I Want You to Know We’re Still Here

I Want You to Know We’re Still Here

A Post-Holocaust Memoir

Esther Safran Foer

Tim Duggan Books, Mar 2020

288 pages

Memoir, Historical, Holocaust, Genealogy

Provided by Edelweiss

⭐⭐⭐⭐⭐

The cover is perfect for this story. It looks like an old photograph, which I’m sure it was taken from. The subtle font in pale gray and the ragged-looking edge like an old document all add up to the telling of an old story, which this is. A story that hasn’t been told completely. Too many of its parts have been lost, covered up to be kept secret or simply lost to time and death of those who carry the story.

The Jews of Europe had to keep things secret. Where they were. How many of them there were. What they had. Their very existence had to be kept secret. For if they were discovered, their lives were forfeit to torture or death. Families were separated, to begin with. Husbands from wives, parents from children, siblings from each other even, mostly by gender. Shipped off to different camps and most never to find each other again if they lived through the war and what they were put through in the camps.

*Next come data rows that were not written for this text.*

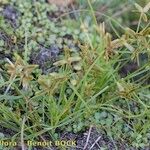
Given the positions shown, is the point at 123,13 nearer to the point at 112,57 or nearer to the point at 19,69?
the point at 112,57

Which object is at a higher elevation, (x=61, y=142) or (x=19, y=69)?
(x=19, y=69)

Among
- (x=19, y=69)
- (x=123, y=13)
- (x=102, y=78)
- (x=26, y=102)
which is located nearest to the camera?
(x=19, y=69)

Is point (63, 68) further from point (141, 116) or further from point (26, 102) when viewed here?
point (141, 116)

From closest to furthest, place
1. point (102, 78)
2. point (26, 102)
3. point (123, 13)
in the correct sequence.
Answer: point (26, 102), point (102, 78), point (123, 13)

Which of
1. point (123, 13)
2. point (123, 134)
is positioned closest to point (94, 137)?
point (123, 134)

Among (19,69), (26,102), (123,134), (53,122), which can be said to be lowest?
(123,134)

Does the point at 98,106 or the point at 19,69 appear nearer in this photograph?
the point at 19,69
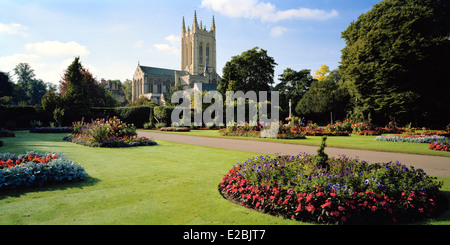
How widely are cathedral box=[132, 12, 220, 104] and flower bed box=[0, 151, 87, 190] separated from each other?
75.3 m

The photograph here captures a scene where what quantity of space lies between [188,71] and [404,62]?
75.9 m

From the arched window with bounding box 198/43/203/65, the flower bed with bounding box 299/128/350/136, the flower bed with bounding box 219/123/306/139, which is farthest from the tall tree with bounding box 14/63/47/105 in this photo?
the flower bed with bounding box 299/128/350/136

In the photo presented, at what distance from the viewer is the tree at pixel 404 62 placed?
79.3 feet

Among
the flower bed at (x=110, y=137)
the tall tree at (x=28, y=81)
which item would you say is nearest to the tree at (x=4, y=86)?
the tall tree at (x=28, y=81)

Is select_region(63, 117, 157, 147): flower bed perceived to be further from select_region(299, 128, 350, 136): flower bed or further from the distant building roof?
the distant building roof

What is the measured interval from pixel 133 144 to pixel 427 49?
27.9 metres

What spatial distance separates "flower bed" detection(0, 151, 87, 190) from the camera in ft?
16.9

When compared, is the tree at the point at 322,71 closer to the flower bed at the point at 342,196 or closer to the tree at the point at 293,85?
the tree at the point at 293,85

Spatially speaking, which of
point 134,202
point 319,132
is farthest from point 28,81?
point 134,202

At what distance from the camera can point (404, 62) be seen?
24359 mm

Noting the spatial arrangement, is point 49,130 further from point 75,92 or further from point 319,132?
point 319,132

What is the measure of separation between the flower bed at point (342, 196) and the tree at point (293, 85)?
142 ft
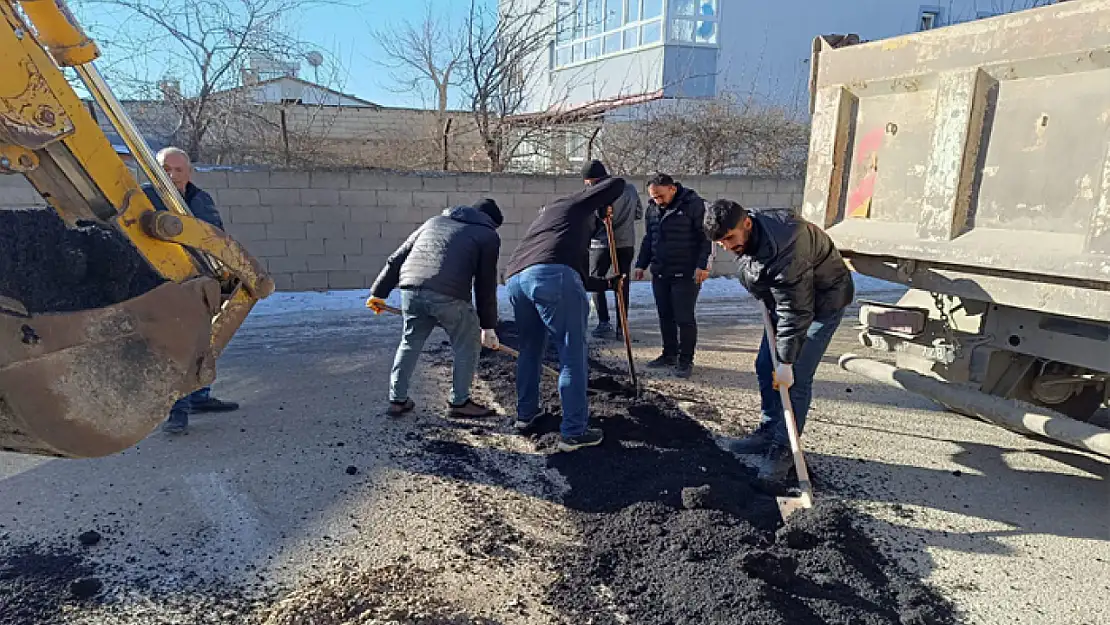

Esther records her family’s personal history of changed names and birth dates and many more secrets. She shares her hunt for information, confusing as it was. Europe’s boundaries changed many times and so many records were lost, moved to different locations, or destroyed since then. What was once a governmental record is now in the hands of each parish and such. But these countries, states, and towns are very different from what they were at the time of the war. What once was Germany might now be another country. What once was Ukraine, might now be Germany. Where do you apply to find records of that time? And what name do you look for when people were trying to hide who they really were and using aliases? Changing their birth dates? Denying their family ties? Yes, the author provides a confusing number of names and such in her book that seem superfluous to those not familiar with a family search. However, being familiar with the ways of genealogists and what happens when you go looking for your ancestors, I understand why there are so many names. The story is written as it happened to the best of Mrs. Foer’s ability. It’s a story that needs to be told so that it won’t be forgotten. I highly recommend this book.